(Aim): Repeat verbatim the rows starting at the line containing "Looking at the picture, how" and ending at the line containing "Answer: [7,49] → [63,52] → [101,85]".

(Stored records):
---
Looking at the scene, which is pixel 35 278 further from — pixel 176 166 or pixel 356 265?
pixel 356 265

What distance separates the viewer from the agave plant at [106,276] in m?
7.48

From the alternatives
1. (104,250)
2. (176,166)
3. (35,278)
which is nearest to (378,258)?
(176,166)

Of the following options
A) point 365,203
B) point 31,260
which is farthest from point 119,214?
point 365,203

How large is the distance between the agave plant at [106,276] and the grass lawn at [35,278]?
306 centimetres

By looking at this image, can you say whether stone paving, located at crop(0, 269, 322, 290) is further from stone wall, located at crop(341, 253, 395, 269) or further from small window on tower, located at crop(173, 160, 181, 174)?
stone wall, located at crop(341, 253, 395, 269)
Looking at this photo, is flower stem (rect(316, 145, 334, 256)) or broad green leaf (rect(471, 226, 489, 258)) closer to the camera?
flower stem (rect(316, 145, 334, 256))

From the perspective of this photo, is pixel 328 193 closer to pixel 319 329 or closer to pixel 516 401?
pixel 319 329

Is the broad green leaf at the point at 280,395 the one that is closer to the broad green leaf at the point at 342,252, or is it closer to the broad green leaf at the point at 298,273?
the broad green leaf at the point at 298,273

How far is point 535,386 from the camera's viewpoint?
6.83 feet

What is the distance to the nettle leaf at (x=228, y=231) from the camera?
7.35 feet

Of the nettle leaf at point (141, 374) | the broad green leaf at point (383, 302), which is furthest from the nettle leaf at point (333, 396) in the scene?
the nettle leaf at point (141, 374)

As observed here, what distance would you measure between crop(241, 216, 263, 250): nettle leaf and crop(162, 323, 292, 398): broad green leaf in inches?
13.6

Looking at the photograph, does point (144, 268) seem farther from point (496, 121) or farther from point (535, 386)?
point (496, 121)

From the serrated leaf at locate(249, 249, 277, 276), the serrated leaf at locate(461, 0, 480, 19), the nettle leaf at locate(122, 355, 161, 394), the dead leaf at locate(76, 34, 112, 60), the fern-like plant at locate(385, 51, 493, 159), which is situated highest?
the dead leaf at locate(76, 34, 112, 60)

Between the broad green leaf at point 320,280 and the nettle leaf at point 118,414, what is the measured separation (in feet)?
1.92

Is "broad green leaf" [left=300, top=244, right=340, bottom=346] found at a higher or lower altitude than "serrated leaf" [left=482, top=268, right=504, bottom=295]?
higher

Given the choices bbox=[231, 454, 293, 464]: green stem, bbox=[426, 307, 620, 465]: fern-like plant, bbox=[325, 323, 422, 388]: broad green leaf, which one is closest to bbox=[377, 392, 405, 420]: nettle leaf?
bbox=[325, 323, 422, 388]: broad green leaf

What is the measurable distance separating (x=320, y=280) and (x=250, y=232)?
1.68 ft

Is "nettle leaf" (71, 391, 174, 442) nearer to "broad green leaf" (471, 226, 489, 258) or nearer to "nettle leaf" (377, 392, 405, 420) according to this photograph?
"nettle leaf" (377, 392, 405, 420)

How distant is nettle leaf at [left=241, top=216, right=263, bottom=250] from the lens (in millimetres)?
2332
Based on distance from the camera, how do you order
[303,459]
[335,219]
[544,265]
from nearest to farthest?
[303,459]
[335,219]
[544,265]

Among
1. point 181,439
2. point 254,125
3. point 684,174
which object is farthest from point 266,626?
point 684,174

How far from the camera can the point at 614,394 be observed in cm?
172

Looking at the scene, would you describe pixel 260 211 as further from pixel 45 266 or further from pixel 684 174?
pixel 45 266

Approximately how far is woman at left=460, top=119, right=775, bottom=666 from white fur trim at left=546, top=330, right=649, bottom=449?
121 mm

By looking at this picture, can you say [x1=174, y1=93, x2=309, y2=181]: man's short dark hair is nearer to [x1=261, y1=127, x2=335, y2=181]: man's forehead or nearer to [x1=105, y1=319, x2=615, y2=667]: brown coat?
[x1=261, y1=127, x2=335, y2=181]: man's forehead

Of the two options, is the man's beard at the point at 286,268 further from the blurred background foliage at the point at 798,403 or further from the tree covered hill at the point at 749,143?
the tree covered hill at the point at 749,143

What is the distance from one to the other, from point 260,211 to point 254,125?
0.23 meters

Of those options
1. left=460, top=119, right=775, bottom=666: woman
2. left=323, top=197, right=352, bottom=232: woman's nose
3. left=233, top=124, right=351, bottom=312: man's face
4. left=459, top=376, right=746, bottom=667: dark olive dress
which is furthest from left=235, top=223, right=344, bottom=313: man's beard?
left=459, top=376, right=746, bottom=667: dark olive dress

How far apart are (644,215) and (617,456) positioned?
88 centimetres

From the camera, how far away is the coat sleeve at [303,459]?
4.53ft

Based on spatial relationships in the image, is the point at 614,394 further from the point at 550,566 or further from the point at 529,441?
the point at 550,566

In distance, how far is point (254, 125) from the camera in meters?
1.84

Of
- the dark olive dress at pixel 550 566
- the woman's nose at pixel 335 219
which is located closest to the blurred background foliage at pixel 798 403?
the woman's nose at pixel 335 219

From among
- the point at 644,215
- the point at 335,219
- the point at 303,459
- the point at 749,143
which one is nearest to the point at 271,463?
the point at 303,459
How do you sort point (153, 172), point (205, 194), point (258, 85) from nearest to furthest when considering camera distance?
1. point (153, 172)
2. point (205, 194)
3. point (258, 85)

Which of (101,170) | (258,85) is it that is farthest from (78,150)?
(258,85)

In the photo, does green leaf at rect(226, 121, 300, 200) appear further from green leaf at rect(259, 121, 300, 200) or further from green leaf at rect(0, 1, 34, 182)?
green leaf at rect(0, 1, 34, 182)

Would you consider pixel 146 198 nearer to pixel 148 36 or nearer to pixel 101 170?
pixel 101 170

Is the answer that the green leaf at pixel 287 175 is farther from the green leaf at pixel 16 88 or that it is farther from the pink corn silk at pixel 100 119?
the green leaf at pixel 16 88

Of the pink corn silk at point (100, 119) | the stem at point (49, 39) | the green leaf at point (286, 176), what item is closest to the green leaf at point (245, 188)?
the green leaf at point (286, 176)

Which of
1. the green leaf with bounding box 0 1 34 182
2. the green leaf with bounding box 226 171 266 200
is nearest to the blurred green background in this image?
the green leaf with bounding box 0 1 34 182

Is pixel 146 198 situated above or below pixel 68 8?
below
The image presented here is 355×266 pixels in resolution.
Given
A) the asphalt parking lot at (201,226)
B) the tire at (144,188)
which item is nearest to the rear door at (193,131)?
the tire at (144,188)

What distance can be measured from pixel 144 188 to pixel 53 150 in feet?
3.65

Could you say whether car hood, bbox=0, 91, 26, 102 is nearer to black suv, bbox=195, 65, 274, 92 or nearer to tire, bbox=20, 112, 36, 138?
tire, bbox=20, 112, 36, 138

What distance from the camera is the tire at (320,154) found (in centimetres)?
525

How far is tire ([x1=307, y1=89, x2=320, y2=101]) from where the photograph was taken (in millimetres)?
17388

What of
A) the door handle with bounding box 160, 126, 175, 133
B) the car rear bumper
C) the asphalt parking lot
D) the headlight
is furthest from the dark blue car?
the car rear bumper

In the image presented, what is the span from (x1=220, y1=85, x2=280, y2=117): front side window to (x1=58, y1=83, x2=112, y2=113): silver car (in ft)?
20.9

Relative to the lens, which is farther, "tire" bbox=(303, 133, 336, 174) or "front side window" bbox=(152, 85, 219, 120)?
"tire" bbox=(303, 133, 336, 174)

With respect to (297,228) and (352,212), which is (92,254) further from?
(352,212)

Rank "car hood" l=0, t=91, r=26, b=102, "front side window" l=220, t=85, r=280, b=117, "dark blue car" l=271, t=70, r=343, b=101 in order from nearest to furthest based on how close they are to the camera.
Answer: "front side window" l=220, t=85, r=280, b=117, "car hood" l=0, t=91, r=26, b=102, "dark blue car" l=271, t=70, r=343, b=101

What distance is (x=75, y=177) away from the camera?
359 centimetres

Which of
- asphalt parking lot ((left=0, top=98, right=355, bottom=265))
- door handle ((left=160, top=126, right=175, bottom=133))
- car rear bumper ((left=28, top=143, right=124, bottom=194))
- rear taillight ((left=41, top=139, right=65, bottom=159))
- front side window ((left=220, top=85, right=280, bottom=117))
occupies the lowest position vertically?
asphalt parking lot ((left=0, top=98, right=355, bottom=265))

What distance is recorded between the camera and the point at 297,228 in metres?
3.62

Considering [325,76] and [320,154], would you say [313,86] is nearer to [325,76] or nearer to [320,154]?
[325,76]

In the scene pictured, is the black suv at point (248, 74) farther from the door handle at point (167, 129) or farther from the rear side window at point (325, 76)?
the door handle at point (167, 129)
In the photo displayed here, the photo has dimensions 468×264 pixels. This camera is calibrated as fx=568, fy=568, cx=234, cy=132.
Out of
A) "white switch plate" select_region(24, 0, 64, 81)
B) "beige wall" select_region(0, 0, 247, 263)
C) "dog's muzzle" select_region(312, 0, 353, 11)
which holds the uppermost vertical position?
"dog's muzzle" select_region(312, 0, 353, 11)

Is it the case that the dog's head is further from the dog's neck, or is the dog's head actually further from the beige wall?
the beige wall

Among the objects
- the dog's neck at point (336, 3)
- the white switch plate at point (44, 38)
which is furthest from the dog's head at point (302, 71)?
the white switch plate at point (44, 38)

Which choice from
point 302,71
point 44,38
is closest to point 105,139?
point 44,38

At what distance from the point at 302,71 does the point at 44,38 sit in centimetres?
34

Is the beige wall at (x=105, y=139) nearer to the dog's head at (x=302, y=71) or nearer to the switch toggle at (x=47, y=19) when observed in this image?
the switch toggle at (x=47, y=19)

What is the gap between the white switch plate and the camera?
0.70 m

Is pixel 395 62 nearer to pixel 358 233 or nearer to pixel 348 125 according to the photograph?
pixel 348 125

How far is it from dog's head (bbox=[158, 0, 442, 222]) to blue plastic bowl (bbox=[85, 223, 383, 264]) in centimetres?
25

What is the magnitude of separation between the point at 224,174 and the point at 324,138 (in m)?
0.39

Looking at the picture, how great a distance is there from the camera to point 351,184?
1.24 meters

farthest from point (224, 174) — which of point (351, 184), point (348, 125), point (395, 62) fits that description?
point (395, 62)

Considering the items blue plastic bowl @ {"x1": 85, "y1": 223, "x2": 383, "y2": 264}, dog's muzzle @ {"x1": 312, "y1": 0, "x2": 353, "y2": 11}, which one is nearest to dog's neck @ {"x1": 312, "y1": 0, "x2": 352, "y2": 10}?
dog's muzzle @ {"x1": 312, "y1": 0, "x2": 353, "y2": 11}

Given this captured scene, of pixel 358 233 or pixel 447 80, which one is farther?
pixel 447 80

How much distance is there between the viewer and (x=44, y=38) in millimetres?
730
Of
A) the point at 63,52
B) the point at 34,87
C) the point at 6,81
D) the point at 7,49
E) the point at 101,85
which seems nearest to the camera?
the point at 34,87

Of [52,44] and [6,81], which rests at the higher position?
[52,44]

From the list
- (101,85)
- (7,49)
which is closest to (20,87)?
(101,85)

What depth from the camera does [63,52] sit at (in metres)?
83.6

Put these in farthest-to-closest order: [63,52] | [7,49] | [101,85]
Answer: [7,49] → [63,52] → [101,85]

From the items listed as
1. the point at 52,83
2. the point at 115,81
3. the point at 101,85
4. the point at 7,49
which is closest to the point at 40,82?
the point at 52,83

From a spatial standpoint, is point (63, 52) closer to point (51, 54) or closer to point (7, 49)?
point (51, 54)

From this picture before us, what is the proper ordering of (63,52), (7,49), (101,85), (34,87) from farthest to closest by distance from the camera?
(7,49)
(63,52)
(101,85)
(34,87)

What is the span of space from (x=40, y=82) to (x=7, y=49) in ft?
---
(Answer for the task):
Looking at the picture, how great a distance is there from the camera to point 351,184?
1.24 meters

farthest from point (224, 174) — which of point (351, 184), point (348, 125), point (395, 62) fits that description?
point (395, 62)

Considering the items blue plastic bowl @ {"x1": 85, "y1": 223, "x2": 383, "y2": 264}, dog's muzzle @ {"x1": 312, "y1": 0, "x2": 353, "y2": 11}, which one is nearest to dog's neck @ {"x1": 312, "y1": 0, "x2": 352, "y2": 10}?
dog's muzzle @ {"x1": 312, "y1": 0, "x2": 353, "y2": 11}

Given this captured scene, of pixel 358 233 or pixel 447 80, which one is farther?
pixel 447 80

How much distance is there between the viewer and (x=44, y=38) in millimetres?
730
Of
A) the point at 63,52
B) the point at 34,87
C) the point at 6,81
D) the point at 7,49
E) the point at 101,85
which seems nearest to the camera?
the point at 34,87

Of [52,44] and [6,81], which rests at the higher position?
[52,44]

From the list
- (101,85)
- (7,49)
which is closest to (20,87)?
(101,85)

What depth from the camera does [63,52] sit at (in metres)?
83.6

Put these in farthest-to-closest order: [63,52] | [7,49] | [101,85]
Answer: [7,49] → [63,52] → [101,85]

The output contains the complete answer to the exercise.